§ **Directive a**: Can you rewrite the entries below as a numbered list, starting at the first entry and ending at the line that contains "left=516, top=349, right=683, bottom=423", with blank lines dropped and the pictures left out?

§ **Source extract**:

Battle of the Network Regulators

A week has passed since AT&T submitted to the will of Democrat FCC commissioners Copps and Adelstein by volunteering to “network neutrality” regulations and we’ve seen the entire range of possible reactions. Not from the pro-neutrality vs. the anti-neutrality forces, mind you, but from within the ranks of the regulationists themselves. Free Press’ chief telecom wonk Ben Scott touts the agreement and his own press blurbs on the Astroturf Save The Internet blog and Columbia law professor Tim Wu gushes about the “historic” nature of the agreement in the same venue.

But all is not happy in Neutland. Another law professor and neutrality hard-liner, Susan Crawford, says the agreement is the end of the Internet (copy paste http://scrawford.blogware.com/blog/_archives/2006/12/29/2604993.html into your browser, she won’t allow direct linking from here), and late-breaking neutarian Tom Evslin says the agreement is a sham. Others on the pro-regulation side say the agreement is hollow as the FCC’s majority doesn’t intend to enforce it.

So depending on which virtuous, regulation-happy soul you want to believe, the AT&T merger agreement is either the best thing that’s ever happened to the Internet, the worst thing, or nothing at all. That’s a lot to choose from, but don’t worry, I can explain everything in a very few words.

§ **Source data**:
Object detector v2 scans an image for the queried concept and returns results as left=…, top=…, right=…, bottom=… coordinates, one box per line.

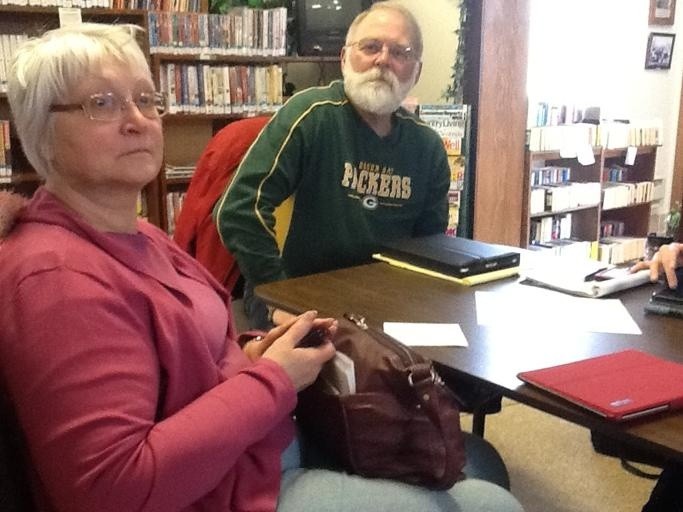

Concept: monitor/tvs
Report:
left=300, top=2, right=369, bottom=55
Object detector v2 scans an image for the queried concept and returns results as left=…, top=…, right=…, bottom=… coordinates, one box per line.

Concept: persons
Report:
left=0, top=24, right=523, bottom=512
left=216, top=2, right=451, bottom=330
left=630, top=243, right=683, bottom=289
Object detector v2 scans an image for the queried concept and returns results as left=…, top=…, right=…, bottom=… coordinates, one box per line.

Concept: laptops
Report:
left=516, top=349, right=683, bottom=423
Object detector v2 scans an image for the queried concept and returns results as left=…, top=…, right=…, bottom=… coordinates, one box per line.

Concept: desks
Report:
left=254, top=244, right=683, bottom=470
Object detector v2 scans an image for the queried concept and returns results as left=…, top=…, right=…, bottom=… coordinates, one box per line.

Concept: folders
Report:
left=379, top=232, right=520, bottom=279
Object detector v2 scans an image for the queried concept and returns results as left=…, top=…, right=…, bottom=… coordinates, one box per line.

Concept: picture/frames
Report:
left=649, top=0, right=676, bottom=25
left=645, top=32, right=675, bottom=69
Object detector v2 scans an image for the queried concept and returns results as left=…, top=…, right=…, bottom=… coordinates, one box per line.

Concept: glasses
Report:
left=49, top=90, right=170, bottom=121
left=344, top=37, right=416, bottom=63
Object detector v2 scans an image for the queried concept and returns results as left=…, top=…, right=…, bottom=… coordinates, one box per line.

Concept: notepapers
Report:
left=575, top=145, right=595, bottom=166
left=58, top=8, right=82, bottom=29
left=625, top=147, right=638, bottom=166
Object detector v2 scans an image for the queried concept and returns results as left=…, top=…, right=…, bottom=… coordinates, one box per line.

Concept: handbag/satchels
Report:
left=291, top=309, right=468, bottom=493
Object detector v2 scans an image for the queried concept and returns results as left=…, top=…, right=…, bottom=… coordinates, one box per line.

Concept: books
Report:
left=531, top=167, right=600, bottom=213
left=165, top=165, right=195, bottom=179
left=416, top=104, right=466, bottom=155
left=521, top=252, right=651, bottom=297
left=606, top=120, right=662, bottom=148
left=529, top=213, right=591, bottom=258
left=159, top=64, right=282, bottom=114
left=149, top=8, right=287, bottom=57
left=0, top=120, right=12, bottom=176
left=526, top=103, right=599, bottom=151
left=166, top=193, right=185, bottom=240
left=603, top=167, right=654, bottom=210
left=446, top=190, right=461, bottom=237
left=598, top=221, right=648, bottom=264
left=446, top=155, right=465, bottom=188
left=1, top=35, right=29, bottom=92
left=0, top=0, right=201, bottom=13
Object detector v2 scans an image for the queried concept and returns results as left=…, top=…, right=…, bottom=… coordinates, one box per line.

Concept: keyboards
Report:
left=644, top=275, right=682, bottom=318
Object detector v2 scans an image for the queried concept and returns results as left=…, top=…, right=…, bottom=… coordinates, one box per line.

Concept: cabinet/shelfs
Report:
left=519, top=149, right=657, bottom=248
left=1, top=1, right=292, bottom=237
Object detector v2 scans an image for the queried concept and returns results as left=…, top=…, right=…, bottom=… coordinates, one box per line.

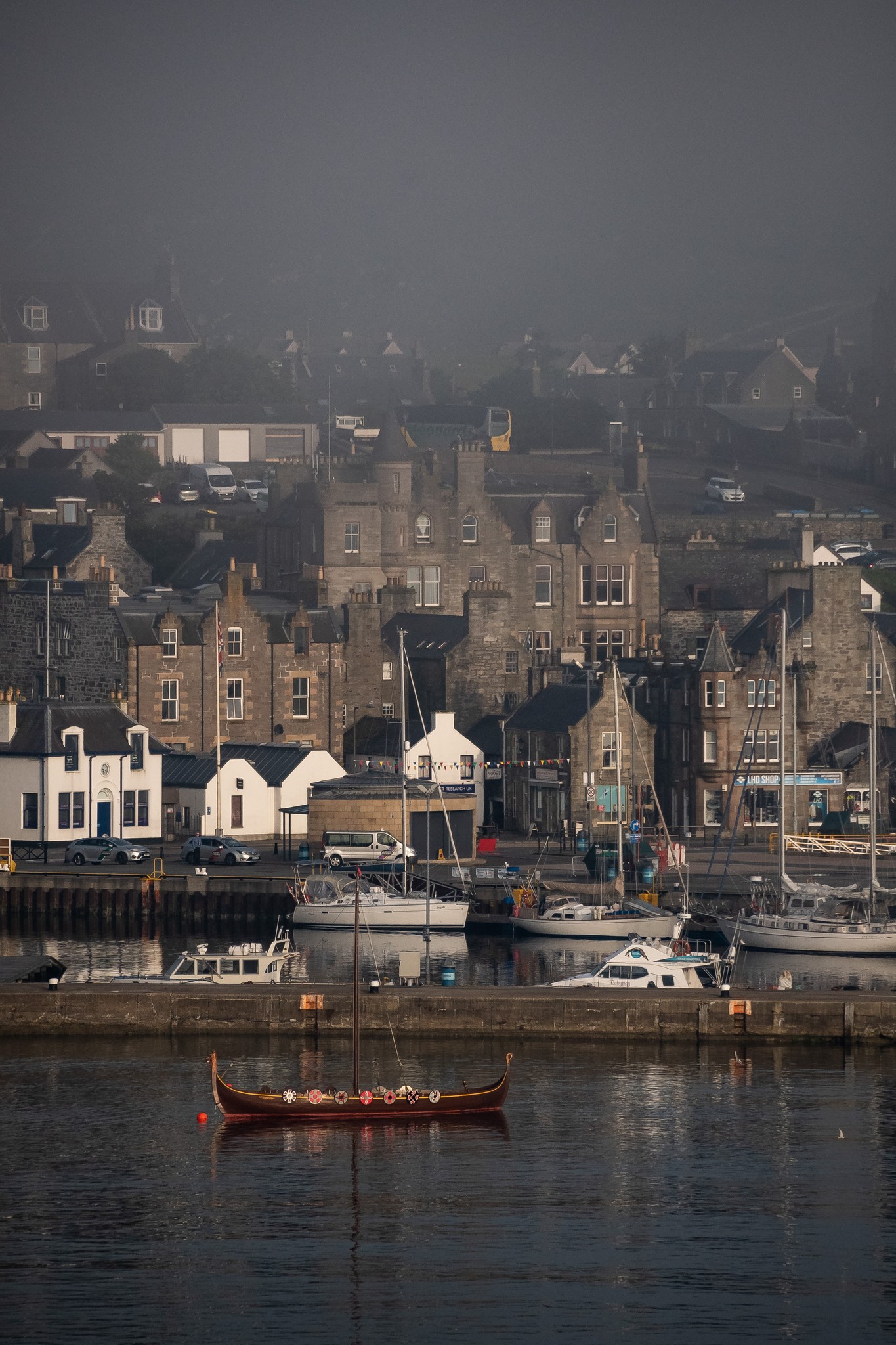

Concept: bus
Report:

§ **Directive b**: Could you extend the post on network neutrality regulation, picking up after its last sentence?

§ **Final result a**:
1. Object detector v2 scans an image for the queried concept and returns results as left=…, top=…, right=…, bottom=… coordinates, one box per line.
2. Concept: monitor/tvs
3. Report:
4. left=300, top=2, right=369, bottom=55
5. Object detector v2 scans an image for the queried concept and returns results as left=…, top=…, right=…, bottom=… coordinates, one box per line.
6. Concept: persons
7. Report:
8. left=0, top=24, right=523, bottom=512
9. left=216, top=2, right=451, bottom=330
10. left=630, top=243, right=683, bottom=289
11. Object detector v2 scans an image for the queried concept and returns results as left=…, top=…, right=…, bottom=… coordinates, one box per line.
12. Concept: laptops
13. Report:
14. left=516, top=349, right=683, bottom=423

§ **Final result b**:
If you read Ben Scott’s quotes, it’s clear that he’s happy about two things:

1) The merger agreement contains a definition of “network neutrality”; and
2) It imposes telecom network regulations on at least part of the AT&T DSL network.

The first is really nothing, because the definition used in the agreement was simply lifted out of the Snowe-Dorgan Internet Freedom Preservation Act and has no special significance beyond the fact that the Democrat commissioners were familiar with it. Scott claims it puts the lie to the claim that “nobody can define network neutrality”, but that never was the issue, really. The intellectual problem with neutrality is that everyone can define it, generally in many different ways. Some say it’s about routing, some say it’s about delivery times, some say it’s about unbundling and some say it’s simply about pricing. As the agreement contains many of these elements, we’re still no closer to a universal understanding of network neutrality than we were when Professor Wu coined the term a few months ago.

And that, I believe, explains why Wu is so giddy over the agreement: it ensures that the term he coined will be part of the discourse on Internet regulation for years to come, extending his fifteen minutes of fame. That’s good for book sales, speaking gigs, and tenure. And more power to him for that, it’s no small feat to manufacture a regulatory principle out of thin air and have it stick to a major merger agreement.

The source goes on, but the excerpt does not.